Mas, para bilionários como Thiel, o apelo da ZEE é diferente. Se as ZEE pudessem ser estabelecidas em todo o mundo, com impostos baixos e regulamentação favorável às empresas, o investimento poderia ser sugado dos estados social-democratas para esses ‘’paraísos’’ de livre mercado sem regulamentação estatal. O plano é, em outras palavras, uma poderosa ferramenta de coerção que pode ser usada para forçar os Estados a adotarem políticas neoliberais aos gostos econômicos de empresários.

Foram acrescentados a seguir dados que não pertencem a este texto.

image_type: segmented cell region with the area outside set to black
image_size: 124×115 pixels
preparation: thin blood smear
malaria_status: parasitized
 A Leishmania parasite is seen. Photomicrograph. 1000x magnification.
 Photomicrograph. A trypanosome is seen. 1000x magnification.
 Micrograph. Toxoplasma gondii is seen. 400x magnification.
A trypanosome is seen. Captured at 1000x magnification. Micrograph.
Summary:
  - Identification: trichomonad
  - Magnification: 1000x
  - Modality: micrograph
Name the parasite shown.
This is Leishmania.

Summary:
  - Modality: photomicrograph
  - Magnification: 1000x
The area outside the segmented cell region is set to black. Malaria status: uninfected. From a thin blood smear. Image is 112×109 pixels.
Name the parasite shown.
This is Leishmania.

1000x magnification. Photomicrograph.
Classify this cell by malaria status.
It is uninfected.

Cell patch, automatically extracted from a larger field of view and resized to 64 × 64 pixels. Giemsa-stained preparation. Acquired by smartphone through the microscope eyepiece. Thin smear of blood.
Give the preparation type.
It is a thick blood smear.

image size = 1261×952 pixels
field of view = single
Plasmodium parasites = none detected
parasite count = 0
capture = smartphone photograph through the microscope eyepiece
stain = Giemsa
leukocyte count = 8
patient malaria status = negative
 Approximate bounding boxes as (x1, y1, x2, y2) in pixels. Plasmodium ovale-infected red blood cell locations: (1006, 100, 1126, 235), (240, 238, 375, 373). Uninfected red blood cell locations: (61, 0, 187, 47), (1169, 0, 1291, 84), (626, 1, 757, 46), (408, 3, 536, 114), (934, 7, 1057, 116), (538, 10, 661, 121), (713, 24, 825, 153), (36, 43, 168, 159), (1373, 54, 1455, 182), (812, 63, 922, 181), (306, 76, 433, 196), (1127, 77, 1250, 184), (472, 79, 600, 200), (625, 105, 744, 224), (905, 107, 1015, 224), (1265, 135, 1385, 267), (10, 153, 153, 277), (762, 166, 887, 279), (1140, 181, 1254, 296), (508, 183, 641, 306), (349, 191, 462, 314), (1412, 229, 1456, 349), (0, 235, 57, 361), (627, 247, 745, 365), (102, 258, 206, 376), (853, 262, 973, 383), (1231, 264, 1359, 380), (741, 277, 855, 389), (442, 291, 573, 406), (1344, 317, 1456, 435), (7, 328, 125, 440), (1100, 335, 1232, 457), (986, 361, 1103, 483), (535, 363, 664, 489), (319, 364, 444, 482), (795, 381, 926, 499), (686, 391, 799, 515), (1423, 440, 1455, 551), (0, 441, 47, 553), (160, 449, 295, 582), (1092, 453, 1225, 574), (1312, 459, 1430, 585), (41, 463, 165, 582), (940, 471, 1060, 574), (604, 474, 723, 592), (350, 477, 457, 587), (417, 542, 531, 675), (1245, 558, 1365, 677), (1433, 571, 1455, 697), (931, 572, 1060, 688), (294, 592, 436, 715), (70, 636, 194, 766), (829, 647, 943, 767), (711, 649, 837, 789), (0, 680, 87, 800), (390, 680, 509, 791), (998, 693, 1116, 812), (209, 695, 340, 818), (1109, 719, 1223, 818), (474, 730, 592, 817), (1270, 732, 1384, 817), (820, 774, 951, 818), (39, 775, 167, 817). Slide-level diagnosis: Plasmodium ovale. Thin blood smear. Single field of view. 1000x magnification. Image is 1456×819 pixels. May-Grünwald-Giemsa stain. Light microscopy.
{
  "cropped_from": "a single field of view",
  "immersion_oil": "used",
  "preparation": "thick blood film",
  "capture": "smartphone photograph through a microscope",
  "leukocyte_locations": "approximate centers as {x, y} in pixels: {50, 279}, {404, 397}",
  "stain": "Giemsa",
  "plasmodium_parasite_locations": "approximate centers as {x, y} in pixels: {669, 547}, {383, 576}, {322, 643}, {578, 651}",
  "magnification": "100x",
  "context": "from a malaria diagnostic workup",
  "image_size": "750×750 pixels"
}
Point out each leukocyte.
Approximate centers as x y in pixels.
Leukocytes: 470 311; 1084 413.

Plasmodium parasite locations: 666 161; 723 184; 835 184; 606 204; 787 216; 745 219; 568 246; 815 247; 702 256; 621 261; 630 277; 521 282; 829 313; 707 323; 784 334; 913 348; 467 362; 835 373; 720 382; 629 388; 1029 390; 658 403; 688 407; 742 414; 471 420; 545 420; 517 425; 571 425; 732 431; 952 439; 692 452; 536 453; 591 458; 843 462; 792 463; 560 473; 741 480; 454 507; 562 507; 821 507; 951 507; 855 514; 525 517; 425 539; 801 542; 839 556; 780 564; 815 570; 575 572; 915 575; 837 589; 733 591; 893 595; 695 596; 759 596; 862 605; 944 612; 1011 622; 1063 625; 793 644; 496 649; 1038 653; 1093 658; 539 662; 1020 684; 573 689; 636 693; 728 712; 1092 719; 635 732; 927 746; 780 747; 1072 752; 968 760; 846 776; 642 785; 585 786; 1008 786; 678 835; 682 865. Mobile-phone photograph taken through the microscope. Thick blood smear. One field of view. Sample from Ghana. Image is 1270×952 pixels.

Em 2021, os hondurenhos elegeram Xiomara Castro a primeira mulher presidente do país. Castro foi a candidata do partido de esquerda Libre e fez uma campanha comprometendo-se a combater a corrupção do tipo que assolou anteriores governos de direita e a promover o desenvolvimento inclusivo. Castro manteve a sua promessa de revogar as leis ZEDE que permitiram a Honduras Próspera estabelecer a sua ‘cidade-estado privada’ na ilha de Roatán. O Congresso concordou por unanimidade que as ZEDE representavam uma violação da soberania de Honduras.
E a empresa Honduras Próspera lançou um processo ISDS de 11 bi de dólares contra o governo das Honduras, alegando que a sua revogação das leis ZEDE violava os termos dos tratados internacionais existentes. Esse montante, US$ 11 bilhões, representa cerca de dois terços do orçamento anual do governo hondurenho. O caso de Honduras Próspera foi veementemente condenado em todo o mundo. A revista norte-americana The Atlantic descreveu o caso como “neocolonial”.
Apesar deste escândalo, o caso não chegou às manchetes internacionais. Com o sistema ISDS tão manipulado a favor das nações ricas e das corporações poderosas, o governo de Castro enfrenta um caminho difícil pela frente. Neste contexto, a rede política global Progressive International (PI) lançou uma campanha para apoiar o governo hondurenho na sua luta contra a Próspera. A PI enviou uma delegação a Honduras para consultar o governo e lançar a sua campanha Honduras Resiste contra as leis ZEDEs e o caso ISDS.
Após consultas com o governo, especialistas, cidadãos e organizações da sociedade civil, a PI denunciou as ZEDEs como uma forma de “colonialismo corporativo” e condenou o caso ISDS de Honduras Próspera.